In addition to working with open data, David is interested in funding models for public goods like data infrastructure, such as retroactive public goods funding.
Interview
In the following text, my (Philips) questions are highlighted in italics.
David’s Background
Philip: At the start, can you give me a rough overview, how you would self describe what you’re doing in the open data ecosystem?
David: Yeah, right now, what I’m doing in the open data ecosystem is focusing on the Web3 community and trying to make open pipelines with open data inside that ecosystem.
Okay. And you work right now self-employed, right? You work on your own projects and not at a company.
I am a contractor under Protocol Labs and I work on multiple other smaller projects around the ecosystem.
How did you learn the skills you need to do that work, or how was your rough path to get where you are right now?
I think it all came up pretty organically. I studied computer science, then I started working as a back end engineer doing Python tests. At the same time, I started playing with Kaggle competitions and I got very into competing for data, like literally building machine learning models for a competition. And over time, I applied, got a job as a data scientist.
And once I got there, I realized, I have no data, I can’t do data science without data. I started doing more and more data engineering. And once I had the data engineering skills, I realized, oh, these Web3 ecosystem folks are not doing data the same way the rest of the world is doing. And it can have a large impact, that’s how it all came up very organically. And the data skills, mostly by failing and trying a lot of things.
Basically learning by doing?
Yes, mostly learning by doing.
Then you have like a computer science / software engineering background and you kind of moved into the data side of things from programming?
Yes. Initially data science and then more and more data engineering and then more and more data engineering related to Web3.
Open Data in the Web3 Ecosystem
You already said kind of like the Web3 folks do data different from the rest of the world. Could you give a very rough idea how the open data works in the Web3 ecosystem? What kind of data is there?
Sure. So the data layer on the Web3 ecosystem… Web3 is very weird word, because I think a lot of people will be afraid of that, or not like that word. But basically, blockchains, by design are open. And that means, anyone can see virtually all the things that happen inside a chain, and at the same time, they are permissionless and immutable.
These are three very sweet properties for open data to be there, because you can get the data you want, you don’t have to ask for permissions, and you know that data won’t change because it’s literally a blockchain. So when I was exploring the ecosystem, the data layer seems very odd, and most of it was centralized.
So what I did was starting to work on trying to use modern tools and modern approaches to data with this kind of data, which is basically chain data coming from people running the nodes. That you can ask: Give me the transaction on this block, or the following block, or traces or things like that.
I think there are multiple things to unpack there a tiny bit. First, I have to admit I have probably the same preconceptions you encounter that makes you say, Web3 is not the best word… Because it is linked with a lot of hype and scams, I would say the whole crypto ecosystem. But you approach it more from the data direction, like you work with data, and there’s also funding models building on it, right?
Yes. I would say the finance part is the part that I’m not interested in. I’m more interested in the protocol levels, the things that it enables more experimentation, open by design, things like that than on the financial side of things.
And then on the second thing - which I’ve never really thought about, but it’s obviously true - that basically everything that is on a blockchain is, by definition, open data, in the sense that you can use it. You are free to share it, I guess? Can you link it to how people might understand an open data license? Would that apply to all the data that is on a chain and is that explicit? Maybe even, do these coins say: our chain data is under this and this license?

= Information =
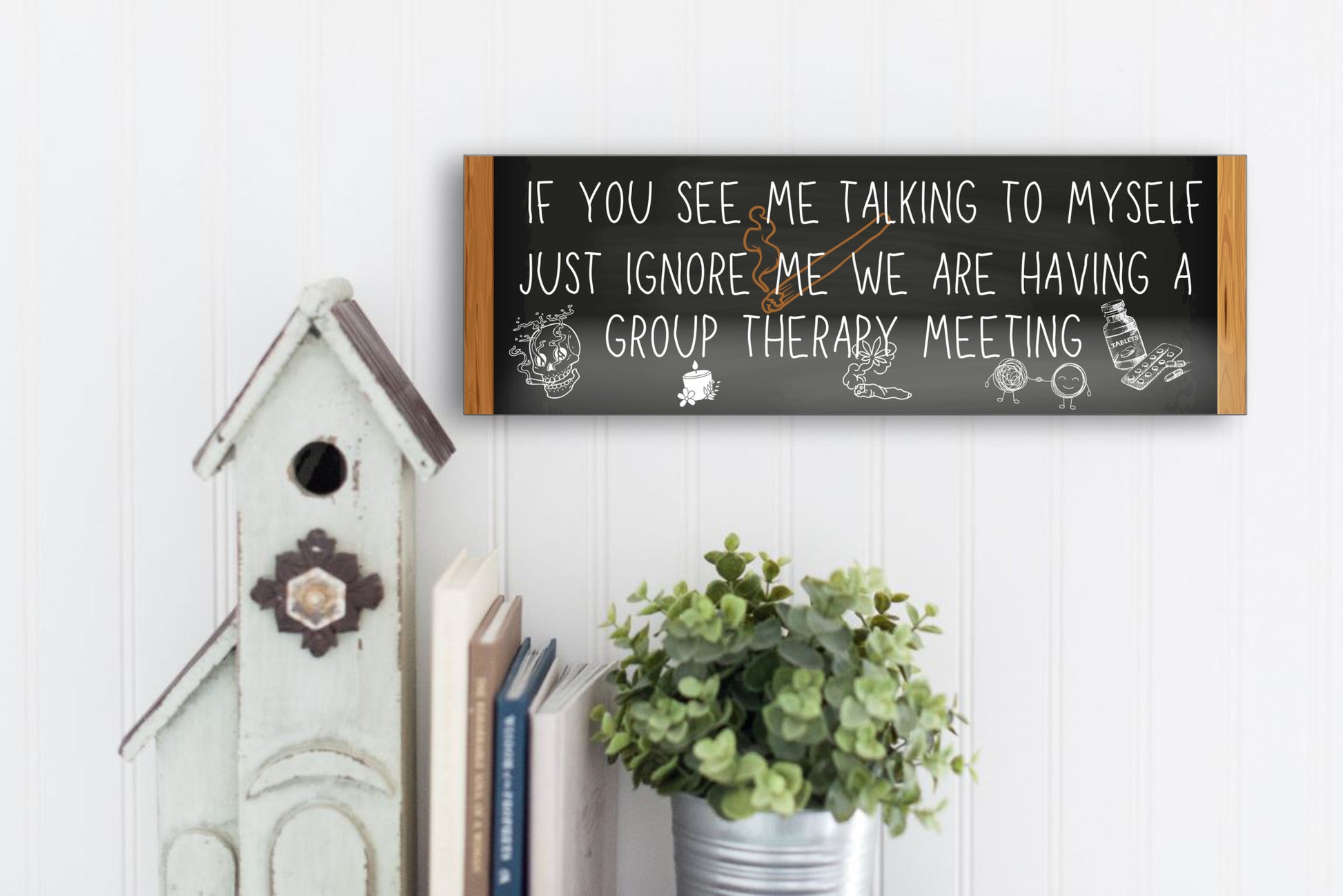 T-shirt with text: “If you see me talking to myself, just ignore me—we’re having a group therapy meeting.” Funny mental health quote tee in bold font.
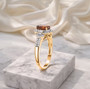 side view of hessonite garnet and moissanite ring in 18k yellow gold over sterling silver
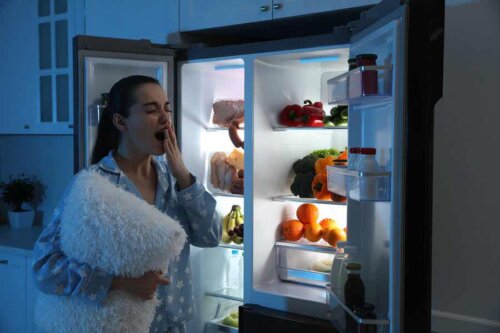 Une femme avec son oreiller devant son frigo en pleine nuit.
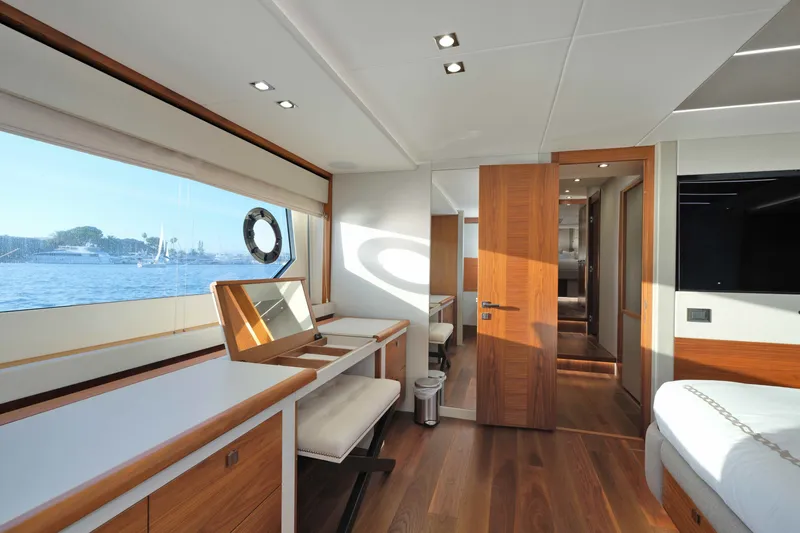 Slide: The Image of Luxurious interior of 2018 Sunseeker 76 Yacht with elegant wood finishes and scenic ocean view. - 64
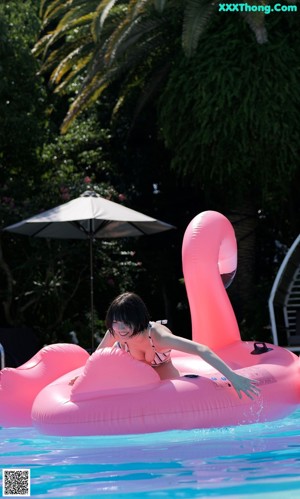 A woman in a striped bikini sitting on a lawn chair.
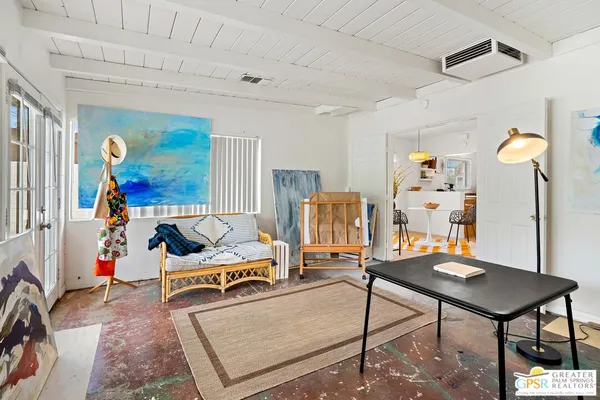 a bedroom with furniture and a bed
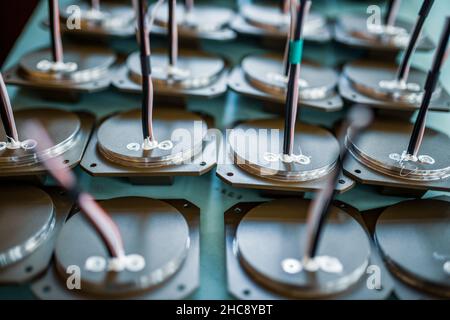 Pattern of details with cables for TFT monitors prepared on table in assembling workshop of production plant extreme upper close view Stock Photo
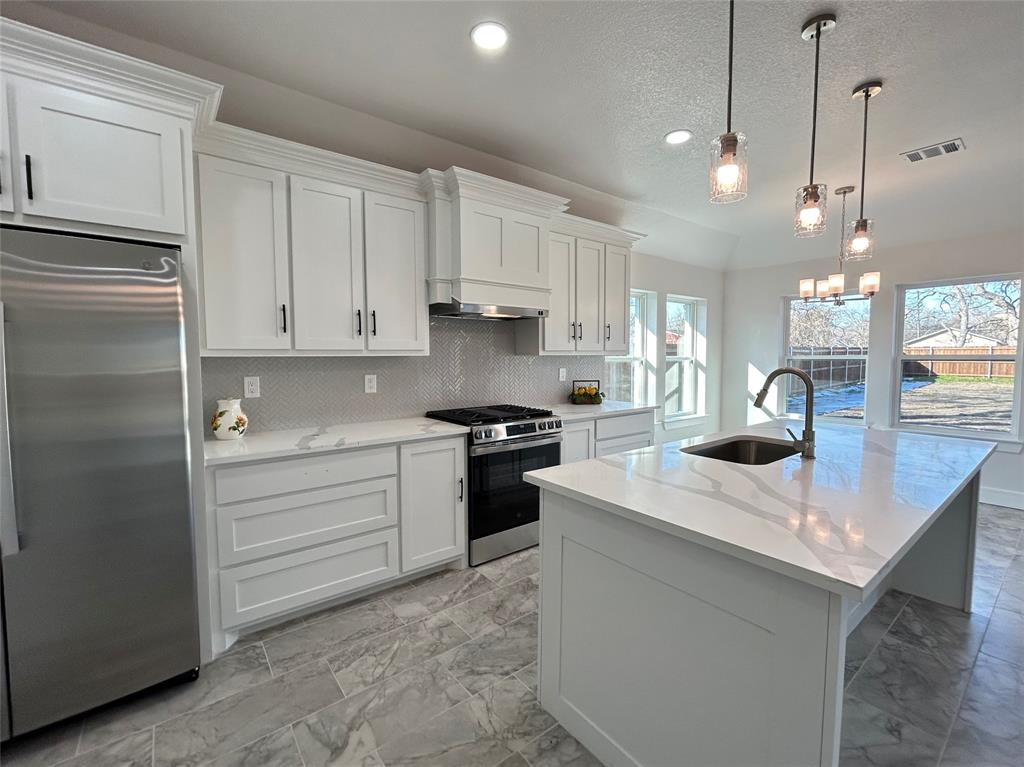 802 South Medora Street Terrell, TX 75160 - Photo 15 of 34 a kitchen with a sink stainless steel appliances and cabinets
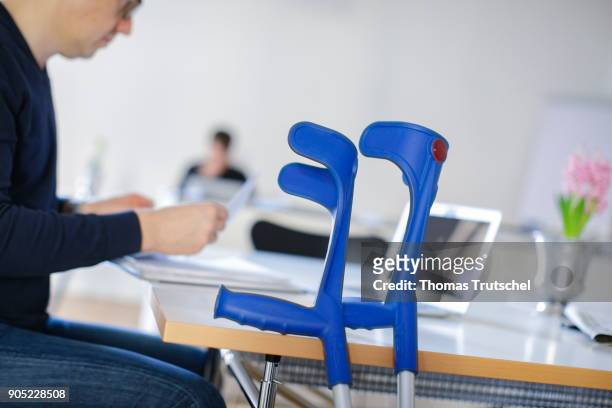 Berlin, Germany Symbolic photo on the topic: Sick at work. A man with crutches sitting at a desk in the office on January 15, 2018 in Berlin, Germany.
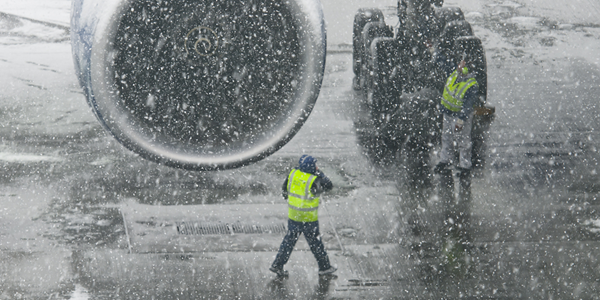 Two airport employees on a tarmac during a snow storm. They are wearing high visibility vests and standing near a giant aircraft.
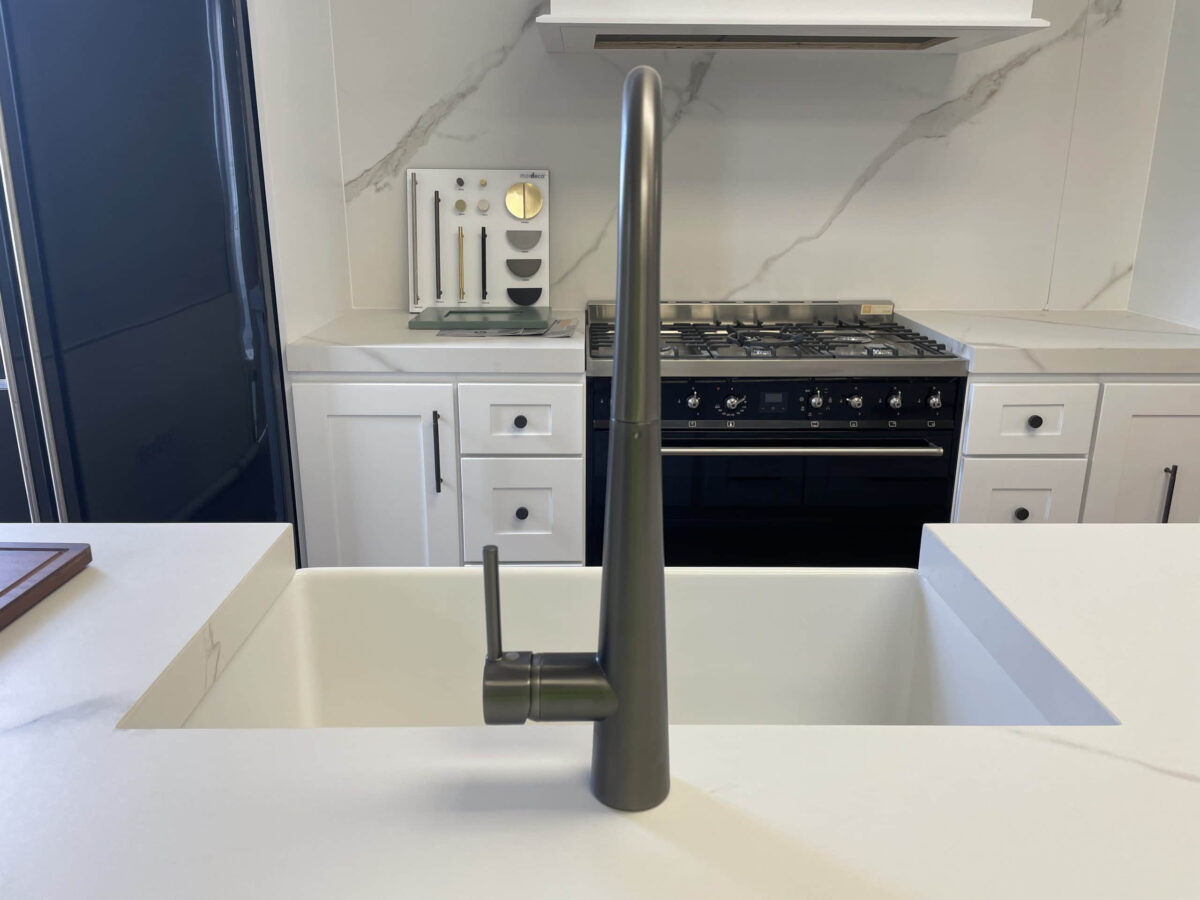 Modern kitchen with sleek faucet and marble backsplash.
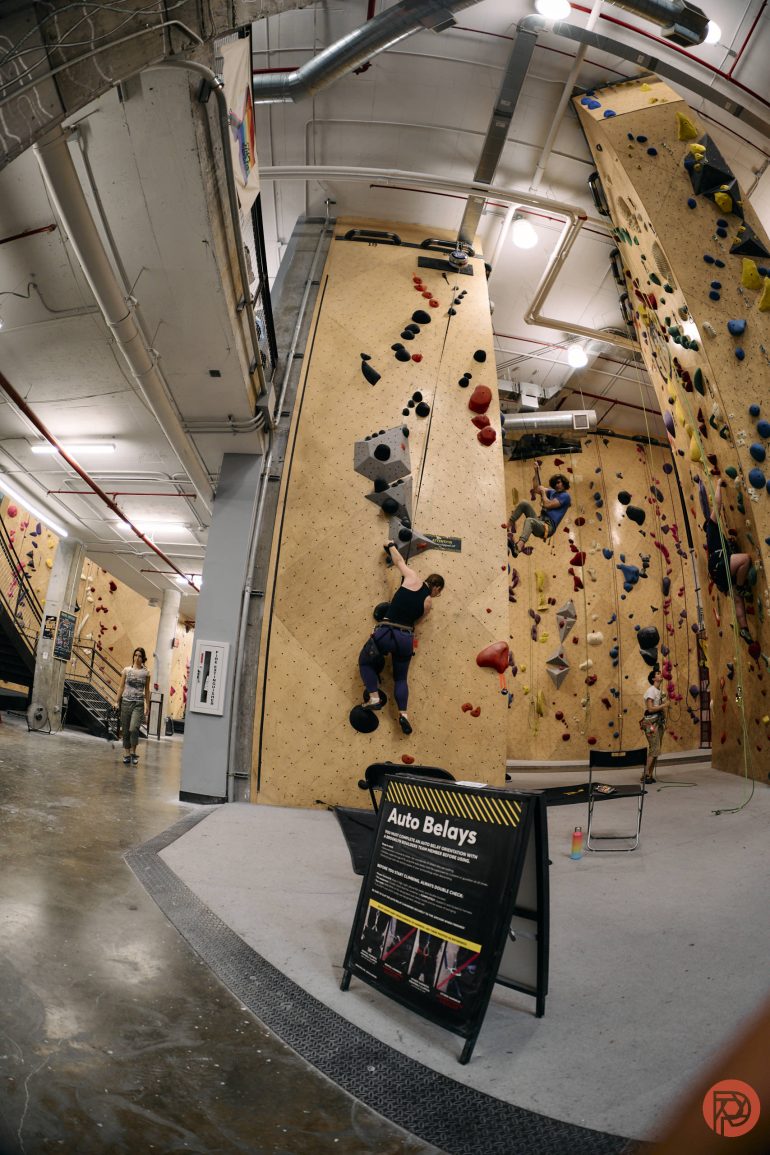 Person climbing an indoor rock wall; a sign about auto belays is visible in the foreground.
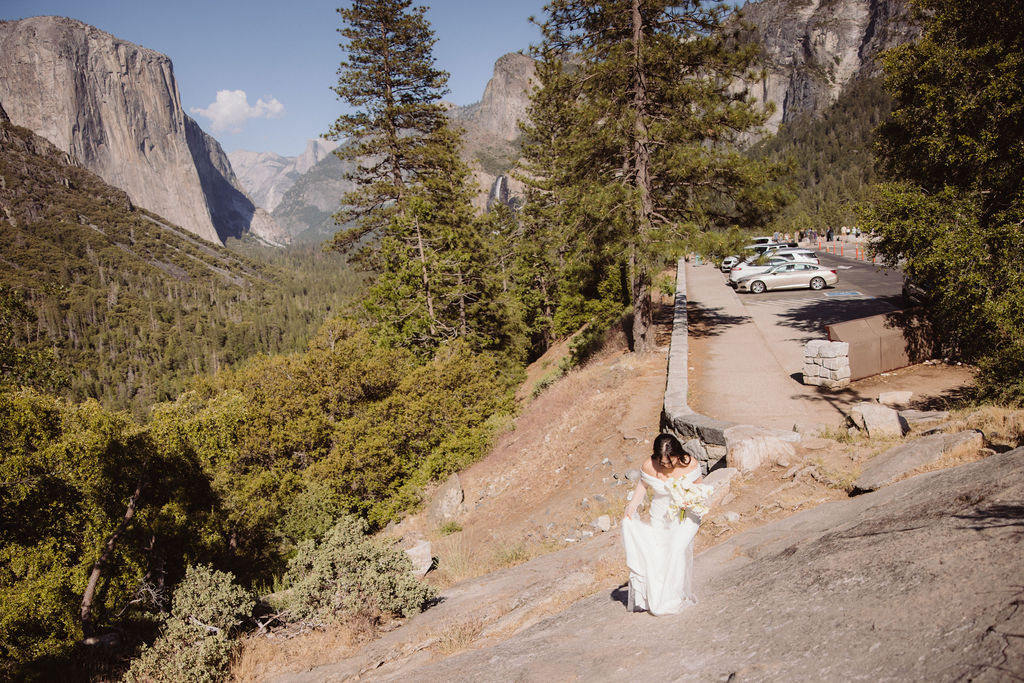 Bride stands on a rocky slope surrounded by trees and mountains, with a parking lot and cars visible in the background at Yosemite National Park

= Problems and tasks =
A: Return the passage of the interview starting at "And once I got" and ending at "things from programming?", copied verbatim.
B: Recast the entries as a numbered list, starting at the first entry and ending at the line containing "Pattern of details", both included. Omit blank lines and leave the pictures out.

= Outputs by task =
A:
And once I got there, I realized, I have no data, I can’t do data science without data. I started doing more and more data engineering. And once I had the data engineering skills, I realized, oh, these Web3 ecosystem folks are not doing data the same way the rest of the world is doing. And it can have a large impact, that’s how it all came up very organically. And the data skills, mostly by failing and trying a lot of things.
Basically learning by doing?
Yes, mostly learning by doing.
Then you have like a computer science / software engineering background and you kind of moved into the data side of things from programming?

B:
1.  T-shirt with text: “If you see me talking to myself, just ignore me—we’re having a group therapy meeting.” Funny mental health quote tee in bold font.
2.  side view of hessonite garnet and moissanite ring in 18k yellow gold over sterling silver
3.  Une femme avec son oreiller devant son frigo en pleine nuit.
4.  Slide: The Image of Luxurious interior of 2018 Sunseeker 76 Yacht with elegant wood finishes and scenic ocean view. - 64
5.  A woman in a striped bikini sitting on a lawn chair.
6.  a bedroom with furniture and a bed
7.  Pattern of details with cables for TFT monitors prepared on table in assembling workshop of production plant extreme upper close view Stock Photo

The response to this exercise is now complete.